■ Data excerpts
Segment Open

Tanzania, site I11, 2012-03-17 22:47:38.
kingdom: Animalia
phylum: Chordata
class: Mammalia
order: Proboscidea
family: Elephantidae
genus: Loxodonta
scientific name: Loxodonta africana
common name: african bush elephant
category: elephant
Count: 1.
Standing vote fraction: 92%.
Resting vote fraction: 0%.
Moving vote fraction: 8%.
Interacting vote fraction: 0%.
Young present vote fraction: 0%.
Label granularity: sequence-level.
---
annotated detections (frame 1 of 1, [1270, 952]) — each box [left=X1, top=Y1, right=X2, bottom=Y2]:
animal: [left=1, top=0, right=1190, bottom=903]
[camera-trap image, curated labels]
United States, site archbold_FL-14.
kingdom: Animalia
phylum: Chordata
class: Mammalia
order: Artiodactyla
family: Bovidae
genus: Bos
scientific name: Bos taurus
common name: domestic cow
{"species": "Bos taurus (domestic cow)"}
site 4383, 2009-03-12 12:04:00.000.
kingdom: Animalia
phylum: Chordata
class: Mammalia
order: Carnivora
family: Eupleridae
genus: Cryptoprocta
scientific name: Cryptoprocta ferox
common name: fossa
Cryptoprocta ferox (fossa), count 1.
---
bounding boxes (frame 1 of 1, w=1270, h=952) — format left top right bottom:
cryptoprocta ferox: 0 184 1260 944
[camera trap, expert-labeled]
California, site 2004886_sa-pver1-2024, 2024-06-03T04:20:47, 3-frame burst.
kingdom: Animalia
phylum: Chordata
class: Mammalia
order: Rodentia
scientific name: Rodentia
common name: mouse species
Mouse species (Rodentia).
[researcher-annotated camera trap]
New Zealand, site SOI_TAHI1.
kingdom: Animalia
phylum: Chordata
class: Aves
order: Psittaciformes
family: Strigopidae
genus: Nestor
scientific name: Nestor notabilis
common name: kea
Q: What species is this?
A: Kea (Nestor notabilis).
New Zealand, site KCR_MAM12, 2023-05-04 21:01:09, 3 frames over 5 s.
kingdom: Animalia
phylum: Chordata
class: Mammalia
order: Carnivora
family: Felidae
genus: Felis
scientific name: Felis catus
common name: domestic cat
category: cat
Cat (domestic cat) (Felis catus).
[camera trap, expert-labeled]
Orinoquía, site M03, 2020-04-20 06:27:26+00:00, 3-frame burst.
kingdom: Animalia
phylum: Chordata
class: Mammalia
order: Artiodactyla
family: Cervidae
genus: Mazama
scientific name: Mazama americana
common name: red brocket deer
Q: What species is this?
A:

Segment Closed

■ Exercise objective
Lines from the one containing "class: Aves" through the last line of the listing are to be restated word for word; no other line may appear.

■ Result for this exercise
class: Aves
order: Psittaciformes
family: Strigopidae
genus: Nestor
scientific name: Nestor notabilis
common name: kea
Q: What species is this?
A: Kea (Nestor notabilis).
New Zealand, site KCR_MAM12, 2023-05-04 21:01:09, 3 frames over 5 s.
kingdom: Animalia
phylum: Chordata
class: Mammalia
order: Carnivora
family: Felidae
genus: Felis
scientific name: Felis catus
common name: domestic cat
category: cat
Cat (domestic cat) (Felis catus).
[camera trap, expert-labeled]
Orinoquía, site M03, 2020-04-20 06:27:26+00:00, 3-frame burst.
kingdom: Animalia
phylum: Chordata
class: Mammalia
order: Artiodactyla
family: Cervidae
genus: Mazama
scientific name: Mazama americana
common name: red brocket deer
Q: What species is this?
A:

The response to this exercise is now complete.